Which lines of the data contain the string "measured"? Show each of them.
+++ INFORMATION GIVEN +++
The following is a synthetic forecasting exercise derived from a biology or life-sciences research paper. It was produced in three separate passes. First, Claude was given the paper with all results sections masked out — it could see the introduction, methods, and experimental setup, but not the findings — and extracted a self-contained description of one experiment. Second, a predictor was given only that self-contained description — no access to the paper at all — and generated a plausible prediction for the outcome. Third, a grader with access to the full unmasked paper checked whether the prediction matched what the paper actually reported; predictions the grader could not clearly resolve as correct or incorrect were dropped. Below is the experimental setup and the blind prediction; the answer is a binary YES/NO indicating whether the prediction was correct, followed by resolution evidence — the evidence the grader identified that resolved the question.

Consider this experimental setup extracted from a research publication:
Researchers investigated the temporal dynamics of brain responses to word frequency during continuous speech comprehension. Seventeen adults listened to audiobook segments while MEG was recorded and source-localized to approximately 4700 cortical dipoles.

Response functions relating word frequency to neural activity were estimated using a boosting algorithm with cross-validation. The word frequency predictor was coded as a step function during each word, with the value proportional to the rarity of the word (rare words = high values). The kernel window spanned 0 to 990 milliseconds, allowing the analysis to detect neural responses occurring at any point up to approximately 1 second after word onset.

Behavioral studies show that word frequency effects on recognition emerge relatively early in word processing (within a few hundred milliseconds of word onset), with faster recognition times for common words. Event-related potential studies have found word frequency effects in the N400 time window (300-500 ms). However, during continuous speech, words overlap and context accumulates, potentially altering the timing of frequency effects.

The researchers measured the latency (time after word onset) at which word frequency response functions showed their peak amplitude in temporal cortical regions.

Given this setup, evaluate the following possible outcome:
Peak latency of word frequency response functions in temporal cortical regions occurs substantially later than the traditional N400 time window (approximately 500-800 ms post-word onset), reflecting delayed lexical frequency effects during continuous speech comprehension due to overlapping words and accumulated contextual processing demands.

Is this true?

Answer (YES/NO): NO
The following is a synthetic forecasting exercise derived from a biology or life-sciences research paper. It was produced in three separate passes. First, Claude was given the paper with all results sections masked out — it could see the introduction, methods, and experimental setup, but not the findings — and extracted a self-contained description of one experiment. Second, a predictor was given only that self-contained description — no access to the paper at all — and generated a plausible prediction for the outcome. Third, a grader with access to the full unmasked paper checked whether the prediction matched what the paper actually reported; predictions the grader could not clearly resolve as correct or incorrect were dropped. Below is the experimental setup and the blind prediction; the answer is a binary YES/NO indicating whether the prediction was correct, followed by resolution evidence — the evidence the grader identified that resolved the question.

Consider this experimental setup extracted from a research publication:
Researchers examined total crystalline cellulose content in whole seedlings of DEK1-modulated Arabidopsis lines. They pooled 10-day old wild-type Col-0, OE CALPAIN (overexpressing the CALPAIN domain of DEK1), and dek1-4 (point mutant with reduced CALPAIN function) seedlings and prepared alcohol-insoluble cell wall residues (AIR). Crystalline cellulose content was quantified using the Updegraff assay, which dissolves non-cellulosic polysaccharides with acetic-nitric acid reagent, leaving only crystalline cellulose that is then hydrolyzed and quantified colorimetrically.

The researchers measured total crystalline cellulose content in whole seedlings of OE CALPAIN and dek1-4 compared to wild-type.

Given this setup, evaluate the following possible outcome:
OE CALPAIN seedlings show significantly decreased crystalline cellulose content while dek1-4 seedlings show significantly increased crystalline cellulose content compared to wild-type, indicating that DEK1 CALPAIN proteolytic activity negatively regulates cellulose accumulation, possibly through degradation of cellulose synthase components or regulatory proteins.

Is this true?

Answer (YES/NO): NO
+++
YOUR SOLUTION ▸
The researchers measured the latency (time after word onset) at which word frequency response functions showed their peak amplitude in temporal cortical regions.
The researchers measured total crystalline cellulose content in whole seedlings of OE CALPAIN and dek1-4 compared to wild-type.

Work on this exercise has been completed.